The only reasonable path Younger can take to feeling good about herself is to do the best job she can at being Younger. Using anything or anyone else as a point of reference is bound to fail.
If this concept resonates with you, if you think it will resonate with Younger, if she gives you the opportunity to present it to her, and if you think you can be patient from there and just listen to her response instead of trying to fix it, then go for it – once. If for no other reason than it isn’t your current comparing-yourself- isn’t-healthy-so-stop- doing-it mantra, which apparently isn’t getting it done.
You might also pose the question I’d ask her if she wrote to me: With whom would she compare herself if her sister didn’t exist?
Unless the right “ifs” are in alignment, though, it’s hard to see a place for your or anyone’s help. Your daughter is grown and this is her demon to fight.

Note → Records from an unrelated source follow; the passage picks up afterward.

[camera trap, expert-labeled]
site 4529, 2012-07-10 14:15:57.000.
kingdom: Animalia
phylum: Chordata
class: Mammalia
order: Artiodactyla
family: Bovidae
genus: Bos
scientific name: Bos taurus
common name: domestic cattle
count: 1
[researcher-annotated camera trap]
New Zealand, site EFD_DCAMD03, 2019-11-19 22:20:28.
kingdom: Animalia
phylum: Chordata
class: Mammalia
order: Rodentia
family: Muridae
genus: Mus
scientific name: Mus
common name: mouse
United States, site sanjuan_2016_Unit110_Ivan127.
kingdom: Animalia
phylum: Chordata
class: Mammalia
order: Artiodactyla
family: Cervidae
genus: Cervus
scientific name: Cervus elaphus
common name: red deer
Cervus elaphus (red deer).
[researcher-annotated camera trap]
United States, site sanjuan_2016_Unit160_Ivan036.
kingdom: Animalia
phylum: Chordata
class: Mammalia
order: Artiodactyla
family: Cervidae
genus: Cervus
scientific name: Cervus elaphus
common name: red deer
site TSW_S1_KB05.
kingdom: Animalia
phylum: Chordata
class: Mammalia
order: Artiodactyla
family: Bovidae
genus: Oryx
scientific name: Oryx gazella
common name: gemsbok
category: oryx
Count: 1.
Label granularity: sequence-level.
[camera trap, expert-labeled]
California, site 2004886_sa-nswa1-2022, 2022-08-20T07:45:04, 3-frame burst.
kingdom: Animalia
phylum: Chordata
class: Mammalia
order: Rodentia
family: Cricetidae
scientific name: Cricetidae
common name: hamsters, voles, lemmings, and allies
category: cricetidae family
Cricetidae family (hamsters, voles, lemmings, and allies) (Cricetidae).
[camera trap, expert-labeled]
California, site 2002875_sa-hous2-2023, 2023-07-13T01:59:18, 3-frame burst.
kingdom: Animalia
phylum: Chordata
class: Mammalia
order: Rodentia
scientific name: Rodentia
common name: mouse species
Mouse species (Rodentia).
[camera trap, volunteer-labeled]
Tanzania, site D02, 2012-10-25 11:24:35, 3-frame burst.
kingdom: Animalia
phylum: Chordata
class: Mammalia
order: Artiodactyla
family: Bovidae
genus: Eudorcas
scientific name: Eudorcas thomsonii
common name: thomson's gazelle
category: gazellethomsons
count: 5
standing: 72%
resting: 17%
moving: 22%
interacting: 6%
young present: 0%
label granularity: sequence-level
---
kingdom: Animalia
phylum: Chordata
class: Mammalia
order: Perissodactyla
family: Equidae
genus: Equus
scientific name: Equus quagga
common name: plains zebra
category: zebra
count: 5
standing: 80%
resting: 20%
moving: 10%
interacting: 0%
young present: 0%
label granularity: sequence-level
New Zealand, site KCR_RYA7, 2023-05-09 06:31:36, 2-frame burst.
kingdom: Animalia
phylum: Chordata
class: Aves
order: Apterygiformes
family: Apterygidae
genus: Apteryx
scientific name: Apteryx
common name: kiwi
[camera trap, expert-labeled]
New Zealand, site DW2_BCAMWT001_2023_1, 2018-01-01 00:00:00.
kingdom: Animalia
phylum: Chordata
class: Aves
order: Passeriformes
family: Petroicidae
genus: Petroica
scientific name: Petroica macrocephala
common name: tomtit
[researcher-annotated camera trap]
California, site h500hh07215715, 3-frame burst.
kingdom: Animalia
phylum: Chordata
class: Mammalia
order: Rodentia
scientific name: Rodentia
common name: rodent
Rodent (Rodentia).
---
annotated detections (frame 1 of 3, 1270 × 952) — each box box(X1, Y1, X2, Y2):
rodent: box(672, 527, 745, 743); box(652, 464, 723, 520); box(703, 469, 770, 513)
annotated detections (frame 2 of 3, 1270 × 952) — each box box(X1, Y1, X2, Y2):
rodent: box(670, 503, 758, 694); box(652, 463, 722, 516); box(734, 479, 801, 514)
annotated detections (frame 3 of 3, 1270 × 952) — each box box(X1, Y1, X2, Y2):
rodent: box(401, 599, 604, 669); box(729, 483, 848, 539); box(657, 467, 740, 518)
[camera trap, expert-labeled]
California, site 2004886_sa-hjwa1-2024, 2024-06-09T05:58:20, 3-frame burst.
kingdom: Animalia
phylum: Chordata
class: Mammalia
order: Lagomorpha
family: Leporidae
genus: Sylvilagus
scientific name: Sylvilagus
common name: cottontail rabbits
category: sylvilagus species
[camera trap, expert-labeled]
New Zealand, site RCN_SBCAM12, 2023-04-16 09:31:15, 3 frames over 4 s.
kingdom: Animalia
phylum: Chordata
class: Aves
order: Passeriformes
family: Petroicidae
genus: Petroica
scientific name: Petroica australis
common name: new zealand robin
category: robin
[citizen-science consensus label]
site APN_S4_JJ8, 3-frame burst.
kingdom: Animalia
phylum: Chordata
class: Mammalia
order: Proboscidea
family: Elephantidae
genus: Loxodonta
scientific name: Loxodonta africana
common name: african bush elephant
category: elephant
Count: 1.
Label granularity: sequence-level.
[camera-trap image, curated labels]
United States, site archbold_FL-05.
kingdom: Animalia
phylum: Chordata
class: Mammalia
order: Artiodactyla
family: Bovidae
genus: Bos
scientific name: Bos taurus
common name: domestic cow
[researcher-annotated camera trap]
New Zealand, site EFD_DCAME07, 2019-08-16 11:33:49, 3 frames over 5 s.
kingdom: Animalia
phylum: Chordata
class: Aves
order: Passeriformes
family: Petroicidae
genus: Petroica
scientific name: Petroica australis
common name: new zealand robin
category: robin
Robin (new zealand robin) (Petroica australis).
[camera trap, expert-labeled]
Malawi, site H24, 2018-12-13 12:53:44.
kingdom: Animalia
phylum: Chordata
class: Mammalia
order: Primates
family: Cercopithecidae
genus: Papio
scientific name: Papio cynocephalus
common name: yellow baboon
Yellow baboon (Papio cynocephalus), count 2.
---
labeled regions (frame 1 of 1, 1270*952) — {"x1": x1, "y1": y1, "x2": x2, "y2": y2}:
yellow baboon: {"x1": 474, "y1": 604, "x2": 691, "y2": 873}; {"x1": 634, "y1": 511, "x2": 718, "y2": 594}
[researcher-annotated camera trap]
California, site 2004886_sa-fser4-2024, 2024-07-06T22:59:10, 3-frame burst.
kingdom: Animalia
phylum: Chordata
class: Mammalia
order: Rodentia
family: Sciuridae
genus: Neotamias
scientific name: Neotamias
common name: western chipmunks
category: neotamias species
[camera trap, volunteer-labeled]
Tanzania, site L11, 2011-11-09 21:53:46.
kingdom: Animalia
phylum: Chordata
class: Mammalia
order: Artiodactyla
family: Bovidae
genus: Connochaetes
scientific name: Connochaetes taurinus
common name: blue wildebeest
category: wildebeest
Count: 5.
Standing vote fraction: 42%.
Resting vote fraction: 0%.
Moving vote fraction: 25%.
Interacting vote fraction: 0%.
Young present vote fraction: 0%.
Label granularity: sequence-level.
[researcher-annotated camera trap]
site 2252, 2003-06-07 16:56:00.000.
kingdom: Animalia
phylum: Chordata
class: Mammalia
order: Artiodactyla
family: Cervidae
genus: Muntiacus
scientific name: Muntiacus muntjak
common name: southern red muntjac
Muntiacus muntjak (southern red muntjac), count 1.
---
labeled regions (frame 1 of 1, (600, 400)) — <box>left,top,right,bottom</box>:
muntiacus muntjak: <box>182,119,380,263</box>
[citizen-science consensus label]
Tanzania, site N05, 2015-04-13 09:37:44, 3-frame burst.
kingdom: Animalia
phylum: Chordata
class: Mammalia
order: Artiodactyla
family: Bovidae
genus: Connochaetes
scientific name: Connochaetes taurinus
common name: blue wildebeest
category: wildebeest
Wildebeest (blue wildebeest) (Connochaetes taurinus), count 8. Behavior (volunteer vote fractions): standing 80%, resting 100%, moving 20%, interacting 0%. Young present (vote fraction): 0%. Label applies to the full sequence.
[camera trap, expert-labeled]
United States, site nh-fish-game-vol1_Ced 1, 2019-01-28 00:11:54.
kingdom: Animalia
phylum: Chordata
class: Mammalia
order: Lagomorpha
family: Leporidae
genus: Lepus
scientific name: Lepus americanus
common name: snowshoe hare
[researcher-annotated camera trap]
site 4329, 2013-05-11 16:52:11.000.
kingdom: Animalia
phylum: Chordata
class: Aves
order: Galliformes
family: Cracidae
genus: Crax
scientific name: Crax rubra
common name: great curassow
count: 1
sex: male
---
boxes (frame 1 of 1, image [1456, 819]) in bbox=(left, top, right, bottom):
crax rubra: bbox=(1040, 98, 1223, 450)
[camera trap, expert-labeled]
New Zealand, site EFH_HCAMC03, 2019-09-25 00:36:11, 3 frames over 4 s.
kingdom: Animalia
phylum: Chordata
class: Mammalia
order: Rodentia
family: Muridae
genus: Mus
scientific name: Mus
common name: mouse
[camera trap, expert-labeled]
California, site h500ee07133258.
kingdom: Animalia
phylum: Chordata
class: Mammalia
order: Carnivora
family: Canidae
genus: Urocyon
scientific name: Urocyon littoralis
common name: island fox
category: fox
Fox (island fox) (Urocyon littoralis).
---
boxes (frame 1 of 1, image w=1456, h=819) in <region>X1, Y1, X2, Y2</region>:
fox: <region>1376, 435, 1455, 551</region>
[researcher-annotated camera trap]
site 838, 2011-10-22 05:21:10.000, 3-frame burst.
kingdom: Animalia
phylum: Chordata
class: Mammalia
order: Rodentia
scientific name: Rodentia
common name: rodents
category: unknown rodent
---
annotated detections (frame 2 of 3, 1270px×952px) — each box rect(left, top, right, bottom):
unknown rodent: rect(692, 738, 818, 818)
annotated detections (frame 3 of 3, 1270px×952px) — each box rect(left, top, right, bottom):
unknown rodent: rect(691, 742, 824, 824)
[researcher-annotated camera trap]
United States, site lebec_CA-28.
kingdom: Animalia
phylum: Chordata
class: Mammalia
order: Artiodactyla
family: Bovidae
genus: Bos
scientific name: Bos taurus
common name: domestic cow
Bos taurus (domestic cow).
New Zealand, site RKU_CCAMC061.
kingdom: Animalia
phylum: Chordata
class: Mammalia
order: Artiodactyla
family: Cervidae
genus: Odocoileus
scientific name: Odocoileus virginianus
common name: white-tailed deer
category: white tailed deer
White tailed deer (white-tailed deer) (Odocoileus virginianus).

It’s possible your involvement even helps prolong her struggle; continually responding to a worry has a way of validating it.
It’s possible, too, that you see this as a bigger problem than it is. It’s hardly rare for adults to struggle with childhood hang-ups only when they’re around family, for 33-year-olds to turn 12 again upon crossing their parents’ thresholds. Whether you say this new piece or not, make sure the next thing you try is changing the subject to something more productive, or interesting, or centered on Younger’s strengths, or blissfully non-sibling-related. If nothing else, it’s a little relief for you all.